DATA ENTRIES >>
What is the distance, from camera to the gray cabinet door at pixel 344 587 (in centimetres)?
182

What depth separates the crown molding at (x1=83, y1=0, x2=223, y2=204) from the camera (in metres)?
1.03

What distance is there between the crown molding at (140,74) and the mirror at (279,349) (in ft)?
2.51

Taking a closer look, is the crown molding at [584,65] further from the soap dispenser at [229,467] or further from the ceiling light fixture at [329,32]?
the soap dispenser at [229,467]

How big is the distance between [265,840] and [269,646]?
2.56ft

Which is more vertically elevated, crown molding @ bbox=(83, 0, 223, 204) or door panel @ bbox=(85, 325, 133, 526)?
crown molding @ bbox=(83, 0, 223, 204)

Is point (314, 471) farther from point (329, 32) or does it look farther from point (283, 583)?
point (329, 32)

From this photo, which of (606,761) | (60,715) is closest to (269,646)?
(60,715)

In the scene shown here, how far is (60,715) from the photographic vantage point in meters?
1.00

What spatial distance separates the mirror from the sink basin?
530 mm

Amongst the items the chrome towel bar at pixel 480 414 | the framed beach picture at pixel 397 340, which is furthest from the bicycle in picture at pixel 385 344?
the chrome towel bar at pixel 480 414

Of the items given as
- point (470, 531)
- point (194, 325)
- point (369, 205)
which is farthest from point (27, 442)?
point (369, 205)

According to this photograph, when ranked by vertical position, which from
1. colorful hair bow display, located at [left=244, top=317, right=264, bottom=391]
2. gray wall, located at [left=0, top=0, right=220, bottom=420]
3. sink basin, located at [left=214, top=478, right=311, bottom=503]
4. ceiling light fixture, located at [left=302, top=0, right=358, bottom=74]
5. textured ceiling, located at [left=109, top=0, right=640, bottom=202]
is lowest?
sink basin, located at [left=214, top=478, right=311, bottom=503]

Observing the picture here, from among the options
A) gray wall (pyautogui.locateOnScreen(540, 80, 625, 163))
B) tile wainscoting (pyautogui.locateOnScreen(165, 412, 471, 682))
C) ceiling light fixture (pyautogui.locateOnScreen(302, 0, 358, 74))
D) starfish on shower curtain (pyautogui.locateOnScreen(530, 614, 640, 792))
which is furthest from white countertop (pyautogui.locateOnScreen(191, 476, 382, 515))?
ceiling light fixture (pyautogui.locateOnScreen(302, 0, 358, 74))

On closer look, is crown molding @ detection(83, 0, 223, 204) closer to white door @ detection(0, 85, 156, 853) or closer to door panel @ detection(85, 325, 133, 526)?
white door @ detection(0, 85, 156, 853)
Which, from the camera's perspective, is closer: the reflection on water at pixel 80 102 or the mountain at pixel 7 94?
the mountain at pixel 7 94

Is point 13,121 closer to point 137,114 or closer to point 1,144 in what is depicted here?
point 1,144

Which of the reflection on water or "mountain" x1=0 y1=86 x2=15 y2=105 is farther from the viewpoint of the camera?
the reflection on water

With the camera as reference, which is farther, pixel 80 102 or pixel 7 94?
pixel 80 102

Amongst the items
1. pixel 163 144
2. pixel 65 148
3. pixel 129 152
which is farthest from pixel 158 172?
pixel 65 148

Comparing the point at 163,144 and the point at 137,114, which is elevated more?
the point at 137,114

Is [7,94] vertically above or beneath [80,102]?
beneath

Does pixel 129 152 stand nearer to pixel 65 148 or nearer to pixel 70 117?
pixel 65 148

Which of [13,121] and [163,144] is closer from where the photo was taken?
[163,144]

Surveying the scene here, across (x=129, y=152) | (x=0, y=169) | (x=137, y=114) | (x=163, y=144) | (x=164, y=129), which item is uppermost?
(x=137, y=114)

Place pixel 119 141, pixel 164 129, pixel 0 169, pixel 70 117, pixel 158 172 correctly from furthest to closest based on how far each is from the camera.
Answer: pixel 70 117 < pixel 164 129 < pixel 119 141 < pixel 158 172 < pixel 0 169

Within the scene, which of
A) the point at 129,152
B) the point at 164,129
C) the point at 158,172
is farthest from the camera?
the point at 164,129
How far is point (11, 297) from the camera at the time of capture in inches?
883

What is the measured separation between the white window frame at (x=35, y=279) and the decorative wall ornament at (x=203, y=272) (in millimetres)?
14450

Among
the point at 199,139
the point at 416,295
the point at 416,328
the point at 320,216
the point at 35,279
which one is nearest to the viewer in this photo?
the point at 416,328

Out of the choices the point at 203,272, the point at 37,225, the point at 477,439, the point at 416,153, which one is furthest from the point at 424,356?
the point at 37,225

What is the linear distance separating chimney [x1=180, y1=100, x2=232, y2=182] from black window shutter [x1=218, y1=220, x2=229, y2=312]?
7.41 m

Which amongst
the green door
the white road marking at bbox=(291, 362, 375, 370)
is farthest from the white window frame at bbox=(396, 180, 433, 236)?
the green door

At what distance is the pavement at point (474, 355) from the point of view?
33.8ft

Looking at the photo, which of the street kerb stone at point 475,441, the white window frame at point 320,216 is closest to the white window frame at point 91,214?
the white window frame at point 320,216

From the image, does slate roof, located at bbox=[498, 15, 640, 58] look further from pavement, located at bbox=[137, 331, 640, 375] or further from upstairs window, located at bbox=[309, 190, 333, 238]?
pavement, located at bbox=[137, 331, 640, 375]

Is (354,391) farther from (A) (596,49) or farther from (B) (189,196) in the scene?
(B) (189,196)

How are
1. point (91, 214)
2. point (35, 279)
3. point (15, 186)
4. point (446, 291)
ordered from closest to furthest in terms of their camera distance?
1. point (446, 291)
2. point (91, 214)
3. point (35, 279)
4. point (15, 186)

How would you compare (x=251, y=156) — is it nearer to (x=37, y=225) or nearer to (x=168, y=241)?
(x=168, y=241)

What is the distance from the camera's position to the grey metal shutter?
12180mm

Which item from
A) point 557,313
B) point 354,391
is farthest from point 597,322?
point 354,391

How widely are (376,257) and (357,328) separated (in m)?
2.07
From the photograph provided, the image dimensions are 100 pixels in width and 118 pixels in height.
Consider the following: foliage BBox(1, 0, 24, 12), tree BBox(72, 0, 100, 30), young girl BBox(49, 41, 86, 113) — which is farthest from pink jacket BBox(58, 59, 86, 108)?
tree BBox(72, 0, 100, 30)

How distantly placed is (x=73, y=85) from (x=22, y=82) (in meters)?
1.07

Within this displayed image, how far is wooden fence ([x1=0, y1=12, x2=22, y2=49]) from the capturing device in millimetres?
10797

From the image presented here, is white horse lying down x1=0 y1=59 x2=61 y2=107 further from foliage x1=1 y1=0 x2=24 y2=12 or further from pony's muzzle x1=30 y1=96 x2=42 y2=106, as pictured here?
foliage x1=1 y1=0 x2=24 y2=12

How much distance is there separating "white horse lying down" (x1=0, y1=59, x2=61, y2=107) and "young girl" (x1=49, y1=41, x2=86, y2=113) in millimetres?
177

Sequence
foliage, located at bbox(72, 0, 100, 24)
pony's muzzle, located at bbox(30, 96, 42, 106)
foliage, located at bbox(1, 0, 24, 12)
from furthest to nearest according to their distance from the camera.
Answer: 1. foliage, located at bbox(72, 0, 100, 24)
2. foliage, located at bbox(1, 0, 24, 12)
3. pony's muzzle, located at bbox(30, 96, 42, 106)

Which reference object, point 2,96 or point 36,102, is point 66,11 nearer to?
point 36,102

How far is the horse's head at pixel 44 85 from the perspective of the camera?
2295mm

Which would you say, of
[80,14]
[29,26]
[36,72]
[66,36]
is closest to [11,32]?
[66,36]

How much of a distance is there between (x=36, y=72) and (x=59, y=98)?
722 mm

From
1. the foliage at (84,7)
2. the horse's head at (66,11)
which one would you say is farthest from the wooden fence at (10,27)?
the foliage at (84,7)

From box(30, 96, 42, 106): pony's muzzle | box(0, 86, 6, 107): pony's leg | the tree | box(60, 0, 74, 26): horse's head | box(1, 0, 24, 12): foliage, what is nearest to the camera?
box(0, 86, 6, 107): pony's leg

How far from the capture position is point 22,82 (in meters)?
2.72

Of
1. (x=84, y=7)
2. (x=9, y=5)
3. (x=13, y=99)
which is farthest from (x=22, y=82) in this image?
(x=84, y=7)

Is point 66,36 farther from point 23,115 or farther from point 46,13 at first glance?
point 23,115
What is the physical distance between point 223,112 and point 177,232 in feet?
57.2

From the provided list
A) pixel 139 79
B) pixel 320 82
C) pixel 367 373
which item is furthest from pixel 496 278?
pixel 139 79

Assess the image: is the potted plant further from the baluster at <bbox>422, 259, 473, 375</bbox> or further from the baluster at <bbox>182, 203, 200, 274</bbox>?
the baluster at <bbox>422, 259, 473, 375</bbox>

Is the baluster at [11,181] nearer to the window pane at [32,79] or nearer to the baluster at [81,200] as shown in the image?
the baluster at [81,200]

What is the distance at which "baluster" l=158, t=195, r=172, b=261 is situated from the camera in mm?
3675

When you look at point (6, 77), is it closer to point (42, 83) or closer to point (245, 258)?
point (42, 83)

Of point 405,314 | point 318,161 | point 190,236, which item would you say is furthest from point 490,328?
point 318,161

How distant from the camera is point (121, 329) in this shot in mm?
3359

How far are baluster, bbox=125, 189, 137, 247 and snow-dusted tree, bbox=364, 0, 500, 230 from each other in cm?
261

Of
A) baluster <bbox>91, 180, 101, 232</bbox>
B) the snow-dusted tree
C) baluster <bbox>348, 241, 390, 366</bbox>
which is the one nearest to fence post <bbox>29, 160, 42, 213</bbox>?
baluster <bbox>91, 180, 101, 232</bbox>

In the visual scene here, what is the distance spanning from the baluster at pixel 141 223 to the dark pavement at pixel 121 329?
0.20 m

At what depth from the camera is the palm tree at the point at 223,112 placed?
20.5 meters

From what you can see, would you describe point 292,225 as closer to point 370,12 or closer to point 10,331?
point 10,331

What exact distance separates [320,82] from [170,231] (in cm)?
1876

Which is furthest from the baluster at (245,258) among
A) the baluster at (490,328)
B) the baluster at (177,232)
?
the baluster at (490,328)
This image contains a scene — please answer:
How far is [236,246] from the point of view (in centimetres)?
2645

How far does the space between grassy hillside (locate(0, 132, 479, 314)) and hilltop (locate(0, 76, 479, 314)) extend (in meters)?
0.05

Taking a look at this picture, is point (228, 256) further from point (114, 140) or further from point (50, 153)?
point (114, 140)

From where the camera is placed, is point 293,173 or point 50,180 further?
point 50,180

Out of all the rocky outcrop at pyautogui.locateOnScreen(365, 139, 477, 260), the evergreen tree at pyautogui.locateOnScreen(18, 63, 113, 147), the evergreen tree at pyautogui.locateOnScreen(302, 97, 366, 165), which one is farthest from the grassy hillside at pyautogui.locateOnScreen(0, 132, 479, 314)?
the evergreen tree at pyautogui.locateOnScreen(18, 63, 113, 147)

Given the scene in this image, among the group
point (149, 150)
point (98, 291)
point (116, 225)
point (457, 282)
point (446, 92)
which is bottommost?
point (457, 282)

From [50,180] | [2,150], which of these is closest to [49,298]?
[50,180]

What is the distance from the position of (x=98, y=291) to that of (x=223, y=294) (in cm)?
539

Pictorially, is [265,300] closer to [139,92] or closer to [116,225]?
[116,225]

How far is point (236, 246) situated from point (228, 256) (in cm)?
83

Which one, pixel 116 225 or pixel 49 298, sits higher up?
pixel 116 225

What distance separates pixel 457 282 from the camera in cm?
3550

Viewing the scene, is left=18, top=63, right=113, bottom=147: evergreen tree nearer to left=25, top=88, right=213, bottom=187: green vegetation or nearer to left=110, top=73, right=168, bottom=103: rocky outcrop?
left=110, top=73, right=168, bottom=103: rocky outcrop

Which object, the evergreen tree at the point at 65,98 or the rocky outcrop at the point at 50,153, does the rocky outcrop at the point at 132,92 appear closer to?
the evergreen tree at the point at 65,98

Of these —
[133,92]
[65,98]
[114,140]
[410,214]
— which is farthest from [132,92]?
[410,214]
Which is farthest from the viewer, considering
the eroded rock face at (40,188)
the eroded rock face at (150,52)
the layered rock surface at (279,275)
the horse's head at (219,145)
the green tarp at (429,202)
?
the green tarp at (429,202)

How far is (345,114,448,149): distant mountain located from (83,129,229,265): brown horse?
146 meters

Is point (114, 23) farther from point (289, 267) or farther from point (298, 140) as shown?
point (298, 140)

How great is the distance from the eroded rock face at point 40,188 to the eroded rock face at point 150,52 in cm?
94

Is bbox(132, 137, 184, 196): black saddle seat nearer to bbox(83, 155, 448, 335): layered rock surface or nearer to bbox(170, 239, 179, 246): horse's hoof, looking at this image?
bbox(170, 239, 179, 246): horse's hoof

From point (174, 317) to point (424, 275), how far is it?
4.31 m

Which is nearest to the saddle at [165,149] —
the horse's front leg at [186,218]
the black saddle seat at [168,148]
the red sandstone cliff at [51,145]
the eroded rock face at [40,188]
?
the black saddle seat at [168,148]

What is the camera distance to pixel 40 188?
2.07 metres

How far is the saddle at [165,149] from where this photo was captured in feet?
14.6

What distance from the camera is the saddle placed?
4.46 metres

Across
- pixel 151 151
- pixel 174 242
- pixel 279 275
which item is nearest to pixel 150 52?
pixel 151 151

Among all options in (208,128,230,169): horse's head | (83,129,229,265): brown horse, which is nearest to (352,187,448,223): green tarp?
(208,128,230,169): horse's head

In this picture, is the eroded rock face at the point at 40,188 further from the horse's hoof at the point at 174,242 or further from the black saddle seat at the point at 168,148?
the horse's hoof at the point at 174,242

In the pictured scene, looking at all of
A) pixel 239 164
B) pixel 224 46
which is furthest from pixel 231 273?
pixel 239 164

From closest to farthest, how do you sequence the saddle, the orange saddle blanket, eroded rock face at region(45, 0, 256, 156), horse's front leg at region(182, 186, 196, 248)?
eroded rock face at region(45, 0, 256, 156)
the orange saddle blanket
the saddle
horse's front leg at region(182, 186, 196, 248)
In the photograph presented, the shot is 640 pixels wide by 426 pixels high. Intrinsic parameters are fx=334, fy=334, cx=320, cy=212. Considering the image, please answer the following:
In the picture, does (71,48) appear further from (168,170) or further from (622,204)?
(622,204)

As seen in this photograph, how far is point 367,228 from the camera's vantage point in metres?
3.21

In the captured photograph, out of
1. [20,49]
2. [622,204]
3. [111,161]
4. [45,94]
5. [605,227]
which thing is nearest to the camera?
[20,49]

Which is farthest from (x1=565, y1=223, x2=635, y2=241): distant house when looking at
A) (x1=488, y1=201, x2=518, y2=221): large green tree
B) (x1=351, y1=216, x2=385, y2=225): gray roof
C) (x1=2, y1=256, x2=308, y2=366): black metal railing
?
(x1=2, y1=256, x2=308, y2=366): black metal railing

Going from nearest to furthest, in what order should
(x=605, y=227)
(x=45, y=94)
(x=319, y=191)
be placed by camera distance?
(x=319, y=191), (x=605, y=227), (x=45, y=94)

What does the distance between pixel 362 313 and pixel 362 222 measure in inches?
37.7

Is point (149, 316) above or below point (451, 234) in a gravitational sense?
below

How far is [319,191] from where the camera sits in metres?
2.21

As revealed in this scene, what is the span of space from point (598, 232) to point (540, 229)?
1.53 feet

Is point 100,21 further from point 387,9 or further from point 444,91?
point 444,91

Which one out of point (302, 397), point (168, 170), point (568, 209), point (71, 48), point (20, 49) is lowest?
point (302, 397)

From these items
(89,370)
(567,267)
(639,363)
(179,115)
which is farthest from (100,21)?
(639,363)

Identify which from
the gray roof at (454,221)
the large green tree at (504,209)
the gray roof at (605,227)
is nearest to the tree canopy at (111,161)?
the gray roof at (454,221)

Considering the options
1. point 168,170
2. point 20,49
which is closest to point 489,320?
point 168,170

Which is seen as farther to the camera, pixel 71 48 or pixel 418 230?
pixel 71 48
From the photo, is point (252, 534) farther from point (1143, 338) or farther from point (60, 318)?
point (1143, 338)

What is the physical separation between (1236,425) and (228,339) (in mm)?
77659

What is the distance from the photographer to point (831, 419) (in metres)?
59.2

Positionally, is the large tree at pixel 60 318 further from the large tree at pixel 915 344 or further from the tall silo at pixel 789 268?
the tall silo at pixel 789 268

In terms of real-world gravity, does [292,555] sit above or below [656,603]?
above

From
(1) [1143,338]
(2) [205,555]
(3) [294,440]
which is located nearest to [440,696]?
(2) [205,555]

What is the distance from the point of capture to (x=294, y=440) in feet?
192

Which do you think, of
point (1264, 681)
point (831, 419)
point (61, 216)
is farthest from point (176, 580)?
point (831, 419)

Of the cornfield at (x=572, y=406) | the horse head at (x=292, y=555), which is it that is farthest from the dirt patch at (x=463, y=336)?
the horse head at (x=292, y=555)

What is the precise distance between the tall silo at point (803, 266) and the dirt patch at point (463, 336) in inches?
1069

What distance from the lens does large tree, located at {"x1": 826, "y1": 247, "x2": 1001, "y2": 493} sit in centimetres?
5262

EXERCISE >>
Repeat precisely the lines of the data starting at the one containing "Which one out", last line included.

OUTPUT >>
Which one out of point (302, 397), point (168, 170), point (568, 209), point (71, 48), point (20, 49) is lowest?
point (302, 397)

From these items
(89,370)
(567,267)
(639,363)
(179,115)
which is farthest from (100,21)?
(639,363)

Identify which from
the gray roof at (454,221)
the large green tree at (504,209)
the gray roof at (605,227)
is nearest to the tree canopy at (111,161)?
the gray roof at (454,221)

Considering the options
1. point 168,170
2. point 20,49
which is closest to point 489,320?
point 168,170

Which is seen as farther to the camera, pixel 71 48 or pixel 418 230?
pixel 71 48
From the photo, is point (252, 534) farther from point (1143, 338) or farther from point (60, 318)?
point (1143, 338)

What is the physical separation between (1236,425) and (228,339) (in mm)?
77659

What is the distance from the photographer to point (831, 419) (in metres)?
59.2

Positionally, is the large tree at pixel 60 318 further from the large tree at pixel 915 344 or further from the tall silo at pixel 789 268?
the tall silo at pixel 789 268

In terms of real-world gravity, does [292,555] sit above or below [656,603]?
above

From
(1) [1143,338]
(2) [205,555]
(3) [294,440]
which is located nearest to [440,696]?
(2) [205,555]

What is the distance from the point of capture to (x=294, y=440) in feet?
192

Which do you think, of
point (1264, 681)
point (831, 419)
point (61, 216)
is farthest from point (176, 580)?
point (831, 419)

Of the cornfield at (x=572, y=406) | the horse head at (x=292, y=555), which is it that is farthest from the dirt patch at (x=463, y=336)?
the horse head at (x=292, y=555)

What is the precise distance between the tall silo at point (803, 266) and the dirt patch at point (463, 336) in inches?
1069

What distance from the lens does large tree, located at {"x1": 826, "y1": 247, "x2": 1001, "y2": 493} sit in centimetres?
5262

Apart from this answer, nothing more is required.